--- PASSAGE CITÉ ---

Un ADHERENT COMPENSATEUR, c’est quoi ?
L’adhérent compensateur est un organisme financier chargé de sécuriser le fonctionnement des marchés à terme. Il gère l’intégralité des flux financiers des contrats Euronext blé tendre, maïs et colza. Chaque opérateur qui achète et/ou vend des lots (voire des options) doit disposer d’un compte Euronext, ouvert la plupart du temps auprès d’un adhérent compensateur. Il peut s’agir d’une banque : Crédit agricole, Société générale, BNP Paribas, etc. Les adhérents compensateurs collectent les dépôts de garantie (Initial-Margin - IM) ainsi que les appels de marges (Variations Margins - VM), pour les reverser immédiatement à la chambre de compensation. Il en existe de types vendeur et acheteur. Du côté des vendeurs, la majorité de leurs clients (coopératives, négoces, agriculteurs, fonds…) possèdent des positions dites « courtes » sur les contrats à terme, mais sont « longs » sur le marché physique. Pour les acheteurs (meuniers, fabricants d’aliments pour animaux, fonds, etc.), c’est l’inverse.
Deuxièmement, le SPAN analysait la volatilité produit par produit, alors que la CVAR raisonne par portefeuille. « Le modèle SPAN analyse la volatilité du contrat à terme blé tendre pour l’échéance septembre uniquement, alors que la CVAR, plus holistique, va le faire pour septembre, décembre, mars… Elle mesurera également la volatilité sur les contrats maïs, colza et blé tendre, car il y a souvent une corrélation entre ces produits », argue Camille Beudin.
Mais tout le monde n’est pas totalement satisfait par les conditions de baisse des coûts d’utilisation des contrats à terme Euronext permises par la CVAR. S’il admet un recul effectif des frais dans l’ensemble, un autre intervenant désireux de conserver l’anonymat estime que l’objectif de « 20 % paraît trop ambitieux. Dès qu’il y a beaucoup de volatilité, la réduction des frais est très faible, voire se convertit en hausse. »

---

#### [LISTE DES TÂCHES]
**a.** Imprimez le passage sur l'adhérent compensateur en commençant à « Deuxièmement, le SPAN » et en terminant à « argue Camille Beudin. ».
**b.** Répondez aux questions suivantes à partir du passage sur l'adhérent compensateur :
(i) De quels contrats Euronext l'adhérent compensateur gère-t-il l'intégralité des flux financiers ?
(ii) Le modèle SPAN analysait-il la volatilité produit par produit ou par portefeuille ?
(iii) Quel objectif chiffré un intervenant anonyme juge-t-il trop ambitieux ?
**c.** Traduisez en anglais la phrase suivante du passage sur l'adhérent compensateur : « L’adhérent compensateur est un organisme financier chargé de sécuriser le fonctionnement des marchés à terme. »

--- ENTRÉES EXTRAITES ---

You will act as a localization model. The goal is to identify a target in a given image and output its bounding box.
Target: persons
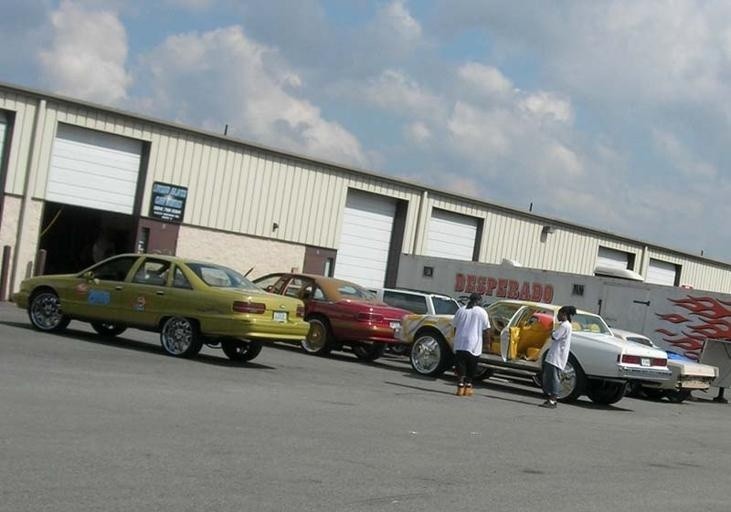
[540,306,576,407]
[451,294,492,396]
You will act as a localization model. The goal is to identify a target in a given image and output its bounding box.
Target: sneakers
[542,400,557,409]
[456,387,473,397]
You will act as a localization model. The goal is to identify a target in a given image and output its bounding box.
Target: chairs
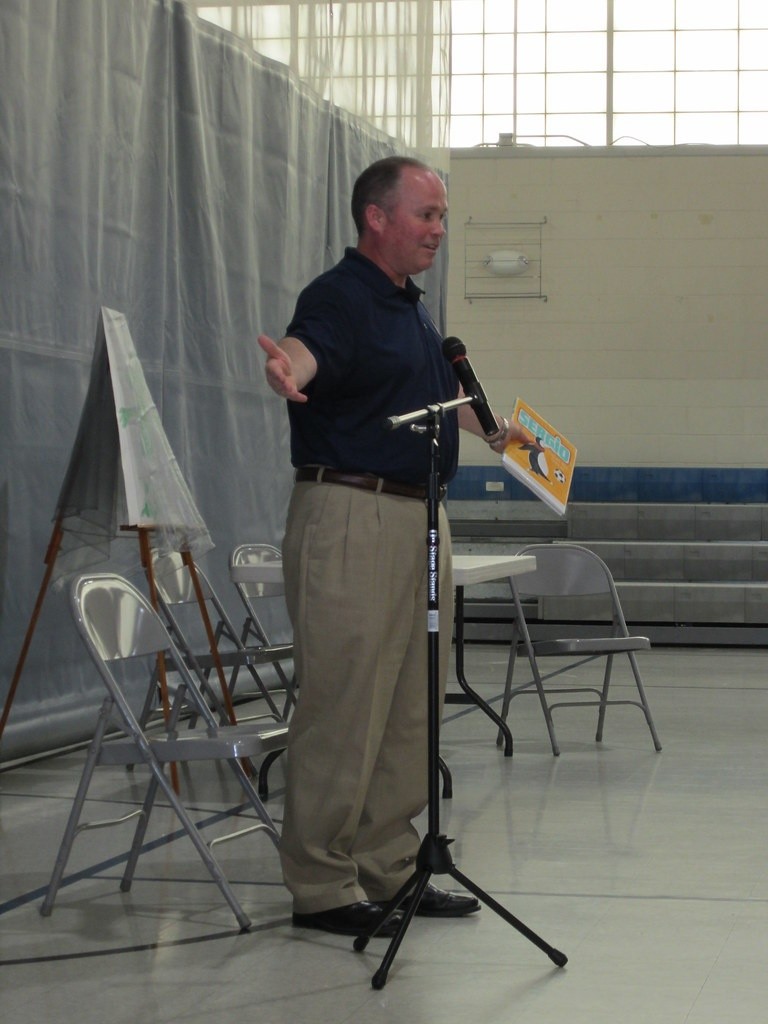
[39,573,292,932]
[216,543,297,726]
[495,544,663,757]
[124,545,295,778]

---

#### [RÉSULTATS]
**a.**
Deuxièmement, le SPAN analysait la volatilité produit par produit, alors que la CVAR raisonne par portefeuille. « Le modèle SPAN analyse la volatilité du contrat à terme blé tendre pour l’échéance septembre uniquement, alors que la CVAR, plus holistique, va le faire pour septembre, décembre, mars… Elle mesurera également la volatilité sur les contrats maïs, colza et blé tendre, car il y a souvent une corrélation entre ces produits », argue Camille Beudin.

**b.**
(i) Les contrats blé tendre, maïs et colza.
(ii) Produit par produit.
(iii) 20 %.

**c.** The clearing member is a financial institution responsible for securing the operation of futures markets.